§ **EXTRACTED RECORDS**

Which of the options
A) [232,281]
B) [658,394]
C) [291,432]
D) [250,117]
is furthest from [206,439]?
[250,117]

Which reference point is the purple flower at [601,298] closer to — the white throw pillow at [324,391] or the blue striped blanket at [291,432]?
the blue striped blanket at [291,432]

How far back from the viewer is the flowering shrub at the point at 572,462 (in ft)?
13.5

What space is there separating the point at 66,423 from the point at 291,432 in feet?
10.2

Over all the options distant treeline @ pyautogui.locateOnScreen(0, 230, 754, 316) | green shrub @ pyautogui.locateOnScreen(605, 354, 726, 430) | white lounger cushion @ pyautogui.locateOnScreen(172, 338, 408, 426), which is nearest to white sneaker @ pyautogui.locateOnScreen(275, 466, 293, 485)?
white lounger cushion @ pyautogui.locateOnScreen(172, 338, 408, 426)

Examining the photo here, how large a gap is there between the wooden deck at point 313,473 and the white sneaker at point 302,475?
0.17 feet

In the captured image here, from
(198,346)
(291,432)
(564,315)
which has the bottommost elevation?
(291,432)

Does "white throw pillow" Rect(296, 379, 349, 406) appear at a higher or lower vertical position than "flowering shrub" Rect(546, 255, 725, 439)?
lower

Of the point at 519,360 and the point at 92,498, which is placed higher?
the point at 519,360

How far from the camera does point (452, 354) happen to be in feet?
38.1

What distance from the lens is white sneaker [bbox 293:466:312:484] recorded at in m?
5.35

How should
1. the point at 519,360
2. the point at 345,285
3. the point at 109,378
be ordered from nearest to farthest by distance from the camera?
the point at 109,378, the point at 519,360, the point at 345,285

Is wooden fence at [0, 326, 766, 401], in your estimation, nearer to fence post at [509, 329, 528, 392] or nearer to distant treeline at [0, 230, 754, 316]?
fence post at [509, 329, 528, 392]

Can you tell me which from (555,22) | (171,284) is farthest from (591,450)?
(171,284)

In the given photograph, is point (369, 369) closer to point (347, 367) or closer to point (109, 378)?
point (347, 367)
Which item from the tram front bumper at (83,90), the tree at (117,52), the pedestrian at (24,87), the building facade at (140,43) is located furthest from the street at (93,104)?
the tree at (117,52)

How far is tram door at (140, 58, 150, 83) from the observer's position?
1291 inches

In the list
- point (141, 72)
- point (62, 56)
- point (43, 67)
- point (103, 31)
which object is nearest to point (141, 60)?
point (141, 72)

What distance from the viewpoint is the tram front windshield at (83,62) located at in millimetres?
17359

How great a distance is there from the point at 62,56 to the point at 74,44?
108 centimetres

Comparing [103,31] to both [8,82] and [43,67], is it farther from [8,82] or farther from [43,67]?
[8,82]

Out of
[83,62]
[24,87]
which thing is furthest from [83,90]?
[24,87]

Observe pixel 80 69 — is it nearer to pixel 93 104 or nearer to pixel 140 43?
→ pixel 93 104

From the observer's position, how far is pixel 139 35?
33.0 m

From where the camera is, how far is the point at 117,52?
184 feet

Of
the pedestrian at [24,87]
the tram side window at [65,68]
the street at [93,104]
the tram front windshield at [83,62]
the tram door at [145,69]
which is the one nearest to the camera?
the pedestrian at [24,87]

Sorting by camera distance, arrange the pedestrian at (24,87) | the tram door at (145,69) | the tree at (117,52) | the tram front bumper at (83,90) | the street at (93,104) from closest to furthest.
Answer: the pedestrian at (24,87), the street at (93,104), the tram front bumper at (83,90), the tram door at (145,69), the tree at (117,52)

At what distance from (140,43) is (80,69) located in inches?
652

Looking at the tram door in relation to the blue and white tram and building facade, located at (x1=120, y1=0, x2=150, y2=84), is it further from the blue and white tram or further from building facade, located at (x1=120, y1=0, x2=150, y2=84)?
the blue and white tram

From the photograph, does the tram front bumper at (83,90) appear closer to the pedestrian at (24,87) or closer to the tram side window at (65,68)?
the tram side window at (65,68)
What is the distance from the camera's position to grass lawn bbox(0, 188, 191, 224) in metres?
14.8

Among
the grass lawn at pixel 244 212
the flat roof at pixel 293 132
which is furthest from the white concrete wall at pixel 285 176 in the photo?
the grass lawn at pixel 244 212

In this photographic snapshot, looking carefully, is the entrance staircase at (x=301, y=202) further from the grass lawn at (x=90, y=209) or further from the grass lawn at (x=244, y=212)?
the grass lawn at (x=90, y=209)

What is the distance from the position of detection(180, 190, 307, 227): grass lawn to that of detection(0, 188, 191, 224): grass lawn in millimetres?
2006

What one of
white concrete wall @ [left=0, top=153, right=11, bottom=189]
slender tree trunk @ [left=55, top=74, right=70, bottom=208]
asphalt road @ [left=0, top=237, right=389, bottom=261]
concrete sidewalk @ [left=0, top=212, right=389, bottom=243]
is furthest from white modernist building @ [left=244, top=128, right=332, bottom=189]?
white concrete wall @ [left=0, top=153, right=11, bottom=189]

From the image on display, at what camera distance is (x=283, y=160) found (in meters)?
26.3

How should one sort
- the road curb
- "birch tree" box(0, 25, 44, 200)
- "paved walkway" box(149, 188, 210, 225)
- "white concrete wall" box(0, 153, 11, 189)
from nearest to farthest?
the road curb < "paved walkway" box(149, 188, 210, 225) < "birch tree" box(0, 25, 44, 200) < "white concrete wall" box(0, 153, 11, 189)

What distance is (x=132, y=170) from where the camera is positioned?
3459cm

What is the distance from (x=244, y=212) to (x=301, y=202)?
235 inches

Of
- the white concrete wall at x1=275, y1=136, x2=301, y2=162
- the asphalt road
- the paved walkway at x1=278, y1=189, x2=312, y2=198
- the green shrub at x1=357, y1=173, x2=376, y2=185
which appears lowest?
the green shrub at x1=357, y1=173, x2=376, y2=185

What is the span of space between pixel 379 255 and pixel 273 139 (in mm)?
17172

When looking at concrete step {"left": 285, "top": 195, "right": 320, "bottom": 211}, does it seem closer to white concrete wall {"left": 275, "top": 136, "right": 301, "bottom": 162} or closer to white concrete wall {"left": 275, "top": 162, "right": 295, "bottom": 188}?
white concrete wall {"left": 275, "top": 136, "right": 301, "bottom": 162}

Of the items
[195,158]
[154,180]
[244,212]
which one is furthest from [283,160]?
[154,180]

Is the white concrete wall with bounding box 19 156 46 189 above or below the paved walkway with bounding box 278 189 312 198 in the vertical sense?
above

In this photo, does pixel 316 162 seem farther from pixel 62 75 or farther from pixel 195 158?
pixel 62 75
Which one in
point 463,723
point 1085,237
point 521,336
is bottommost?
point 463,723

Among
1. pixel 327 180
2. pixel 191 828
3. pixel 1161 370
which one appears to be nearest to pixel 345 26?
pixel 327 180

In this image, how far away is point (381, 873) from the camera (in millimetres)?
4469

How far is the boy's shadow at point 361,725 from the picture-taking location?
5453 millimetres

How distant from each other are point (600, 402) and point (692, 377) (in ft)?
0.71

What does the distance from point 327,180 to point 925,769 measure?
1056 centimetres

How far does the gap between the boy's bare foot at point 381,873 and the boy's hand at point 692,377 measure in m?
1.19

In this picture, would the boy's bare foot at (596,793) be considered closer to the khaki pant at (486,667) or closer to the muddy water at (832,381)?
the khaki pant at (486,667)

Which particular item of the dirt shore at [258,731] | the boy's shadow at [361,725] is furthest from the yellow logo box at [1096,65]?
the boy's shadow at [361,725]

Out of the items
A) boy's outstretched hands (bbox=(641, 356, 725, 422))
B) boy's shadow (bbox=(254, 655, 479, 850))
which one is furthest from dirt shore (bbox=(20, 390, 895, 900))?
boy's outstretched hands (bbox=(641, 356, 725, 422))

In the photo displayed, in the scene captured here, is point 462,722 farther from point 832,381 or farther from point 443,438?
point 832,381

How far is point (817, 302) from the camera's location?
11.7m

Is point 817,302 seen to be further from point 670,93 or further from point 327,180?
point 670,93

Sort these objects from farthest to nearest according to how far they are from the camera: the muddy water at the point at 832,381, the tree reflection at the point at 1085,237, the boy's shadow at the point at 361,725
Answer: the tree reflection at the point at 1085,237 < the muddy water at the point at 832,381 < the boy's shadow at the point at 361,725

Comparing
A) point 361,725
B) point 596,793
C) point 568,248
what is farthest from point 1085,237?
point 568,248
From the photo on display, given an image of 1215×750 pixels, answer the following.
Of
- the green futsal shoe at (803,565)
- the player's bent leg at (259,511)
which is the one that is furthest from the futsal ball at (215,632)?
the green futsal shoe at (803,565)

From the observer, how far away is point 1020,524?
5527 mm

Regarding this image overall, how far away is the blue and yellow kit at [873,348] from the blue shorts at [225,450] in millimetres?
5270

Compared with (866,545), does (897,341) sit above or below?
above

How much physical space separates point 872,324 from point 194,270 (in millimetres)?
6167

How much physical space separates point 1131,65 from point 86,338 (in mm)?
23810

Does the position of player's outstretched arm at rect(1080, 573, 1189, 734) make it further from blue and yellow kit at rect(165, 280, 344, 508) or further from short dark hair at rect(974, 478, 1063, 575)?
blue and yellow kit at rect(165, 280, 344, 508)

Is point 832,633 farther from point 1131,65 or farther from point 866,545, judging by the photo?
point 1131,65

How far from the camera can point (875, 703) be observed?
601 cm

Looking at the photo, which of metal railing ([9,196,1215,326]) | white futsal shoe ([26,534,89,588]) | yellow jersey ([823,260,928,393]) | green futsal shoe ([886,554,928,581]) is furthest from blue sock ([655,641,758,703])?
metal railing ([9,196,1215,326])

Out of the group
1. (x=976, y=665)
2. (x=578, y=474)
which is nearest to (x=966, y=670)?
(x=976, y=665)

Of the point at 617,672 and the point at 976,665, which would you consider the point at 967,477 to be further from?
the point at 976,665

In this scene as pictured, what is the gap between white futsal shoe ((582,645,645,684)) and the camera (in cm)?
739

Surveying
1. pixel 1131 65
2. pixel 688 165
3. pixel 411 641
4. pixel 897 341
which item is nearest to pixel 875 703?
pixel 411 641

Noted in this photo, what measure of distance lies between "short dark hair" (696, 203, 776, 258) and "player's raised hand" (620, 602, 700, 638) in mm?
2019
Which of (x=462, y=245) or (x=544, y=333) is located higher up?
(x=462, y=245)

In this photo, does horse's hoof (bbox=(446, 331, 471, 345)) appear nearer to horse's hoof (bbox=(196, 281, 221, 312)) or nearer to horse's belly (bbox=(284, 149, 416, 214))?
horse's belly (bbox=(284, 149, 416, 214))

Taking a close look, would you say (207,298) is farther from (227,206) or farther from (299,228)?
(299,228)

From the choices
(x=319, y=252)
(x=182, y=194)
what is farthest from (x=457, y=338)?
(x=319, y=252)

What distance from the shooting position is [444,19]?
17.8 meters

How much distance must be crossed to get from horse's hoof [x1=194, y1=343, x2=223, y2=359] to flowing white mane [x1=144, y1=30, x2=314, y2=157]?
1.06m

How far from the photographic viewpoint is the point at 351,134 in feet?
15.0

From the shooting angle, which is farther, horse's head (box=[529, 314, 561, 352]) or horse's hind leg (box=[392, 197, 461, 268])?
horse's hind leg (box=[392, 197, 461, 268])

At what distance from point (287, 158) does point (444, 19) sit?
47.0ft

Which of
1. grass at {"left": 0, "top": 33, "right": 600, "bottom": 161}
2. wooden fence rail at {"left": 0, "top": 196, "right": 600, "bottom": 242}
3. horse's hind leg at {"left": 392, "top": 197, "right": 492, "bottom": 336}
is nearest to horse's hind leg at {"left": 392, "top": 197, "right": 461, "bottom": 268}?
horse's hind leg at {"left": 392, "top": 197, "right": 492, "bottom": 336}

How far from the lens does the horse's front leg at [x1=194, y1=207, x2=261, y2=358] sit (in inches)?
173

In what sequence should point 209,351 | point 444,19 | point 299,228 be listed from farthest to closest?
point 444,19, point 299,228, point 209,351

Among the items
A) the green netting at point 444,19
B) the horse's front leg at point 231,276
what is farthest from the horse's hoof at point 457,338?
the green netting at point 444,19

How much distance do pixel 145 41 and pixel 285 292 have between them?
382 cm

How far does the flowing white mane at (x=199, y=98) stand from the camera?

§ **EXERCISE TASK**
Rewrite the lines from the one containing "How much distance do" through the end of the listing, swapping "camera" for "lens" and leaving everything else the same.

§ **CORRECT RESPONSE**
How much distance do pixel 145 41 and pixel 285 292 have between them?
382 cm

How far does the flowing white mane at (x=199, y=98) stand from the lens?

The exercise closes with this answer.